*Selected excerpt*
◇ ◇ ◇ ◇ ◇

- Sunset Lodge
- U.S. National Register of Historic Places
- Nearest city: Stockholm, Maine
- Coordinates: 47°1′52″N 68°11′36″W﻿ / ﻿47.03111°N 68.19333°W
- Area: less than one acre
- Built: 1932
- Built by: Ward, Bruce
- NRHP reference No.: 94001304
- Added to NRHP: November 10, 1994

= Sunset Lodge =

Historic house in Maine, United States

Sunset Lodge is a historic summer lodge on the shore of Madawaska Lake in rural northern Aroostook County, Maine. It is a peeled log structure, built in 1932 by Bruce Ward, founder of Ward Cedar Log Homes, and early marketer of log structures for recreational and year-round living. The building was listed on the National Register of Historic Places in 1994.

==Description and history==
Sunset Lodge stands on a small parcel of landing on South Shore Road, fronting the southern shore of Madawaska Lake, about 0.5 mi west of Maine State Route 161, in an unorganized township west of Stockholm. It is a rectangular single-story structure, with a gable roof, with several attached sheds. The main block and the sheds are fashioned out of peeled logs of red cedar, joined at the corners by V notches and extending beyond the joint by one to two feet. The front, facing the lake, has a pair of sash windows in the first level, and a tilting window at the attic level. The entrance is to the east of the front, set in a shed fashioned out smaller logs joined by butt joints; it is unclear if this was an original part of the design or an early addition. A small gable-roofed addition is attached at the southeast corner, and a shed-roofed screened porch, utilizing similar joinery to the entrance shed, is attached at the southwest corner. The interior is divided into two spaces on the ground floor, with a loft space in the attic that has a log railing.

◇ ◇ ◇ ◇ ◇

*Source data*
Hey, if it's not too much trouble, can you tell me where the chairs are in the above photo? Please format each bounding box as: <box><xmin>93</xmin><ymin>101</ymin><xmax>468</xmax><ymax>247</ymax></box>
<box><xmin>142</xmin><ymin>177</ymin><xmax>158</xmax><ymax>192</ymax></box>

◇ ◇ ◇ ◇ ◇

*Given exercise 1*
How would you put this sentence from the Sunset Lodge article into Spanish: "The building was listed on the National Register of Historic Places in 1994."?
*Given exercise 2*
Can you carry the Sunset Lodge article forward, picking up right after its final sentence?

*Right answer 1*
El edificio fue incluido en el Registro Nacional de Lugares Históricos en 1994.

*Right answer 2*
Bruce Ward was born and raised in Aroostook County, and founded the Northern Cedar Company, a lumber mill, in 1927. His early business focused on the production of peeled logs for use as telephone poles, and company lore holds that excess inventory prompted him to consider using them in building construction. The first structure his company built was an American Legion hall in Yarmouth, Maine, in 1931; this summer house was built in 1932 for his family. Two houses, built for year-round occupancy, were later built for the family in Presque Isle. Ward began advertising log home kits in 1935, shipping his products as far away as Wisconsin. Ward's company was sold out of the family after his death in 1944, and is now known as Ward Cedar Log Homes.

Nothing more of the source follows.